(Required work) Begin at the line that has "Under Armour UA" and stop after the line that has "QR code for N77-98T". Rewrite those items with "Erkek" changed to "Kadın" and everything else kept the same, leaving the pictures out of your answer.

(Material shown)
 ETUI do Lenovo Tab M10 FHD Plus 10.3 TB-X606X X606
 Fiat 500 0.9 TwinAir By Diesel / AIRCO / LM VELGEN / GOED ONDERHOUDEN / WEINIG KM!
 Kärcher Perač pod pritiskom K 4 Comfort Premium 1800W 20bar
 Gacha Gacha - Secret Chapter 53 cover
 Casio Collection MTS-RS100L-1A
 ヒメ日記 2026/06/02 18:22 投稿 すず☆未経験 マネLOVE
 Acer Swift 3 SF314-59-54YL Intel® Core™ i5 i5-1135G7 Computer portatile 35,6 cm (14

---

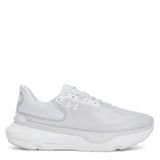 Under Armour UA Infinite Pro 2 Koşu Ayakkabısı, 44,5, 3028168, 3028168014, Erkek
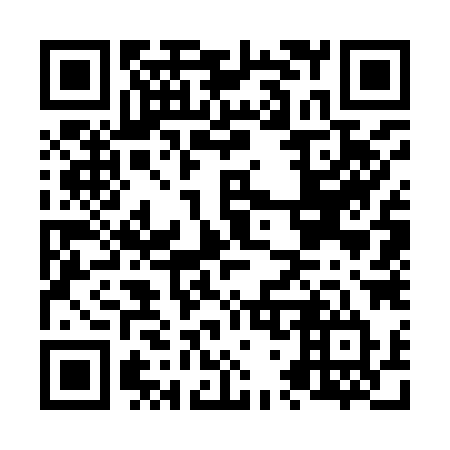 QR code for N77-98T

---

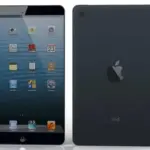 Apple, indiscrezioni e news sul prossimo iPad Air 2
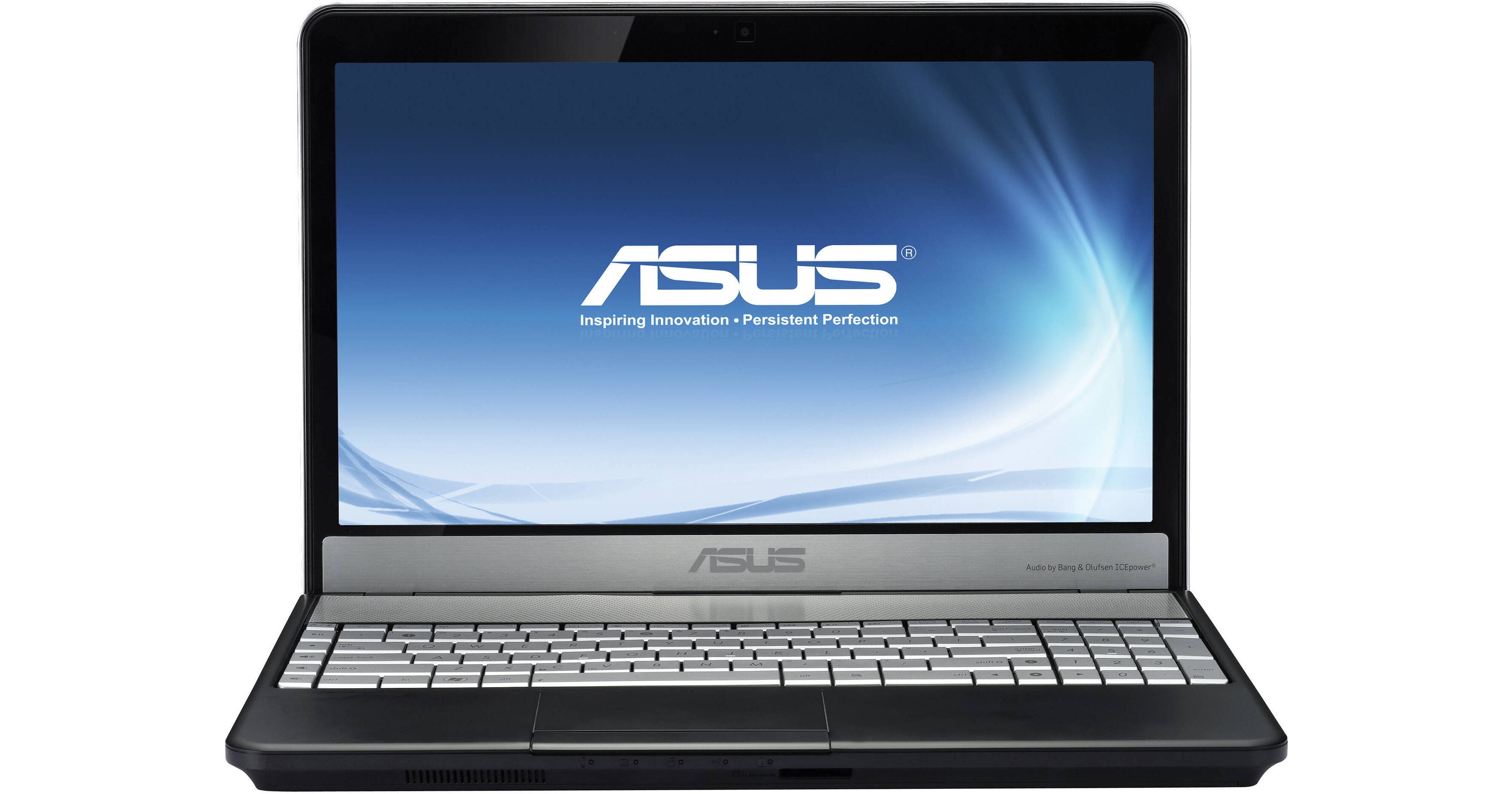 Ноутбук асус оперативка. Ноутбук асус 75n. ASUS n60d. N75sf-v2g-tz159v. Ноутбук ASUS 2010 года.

(Task result)
 Under Armour UA Infinite Pro 2 Koşu Ayakkabısı, 44,5, 3028168, 3028168014, Kadın
 QR code for N77-98T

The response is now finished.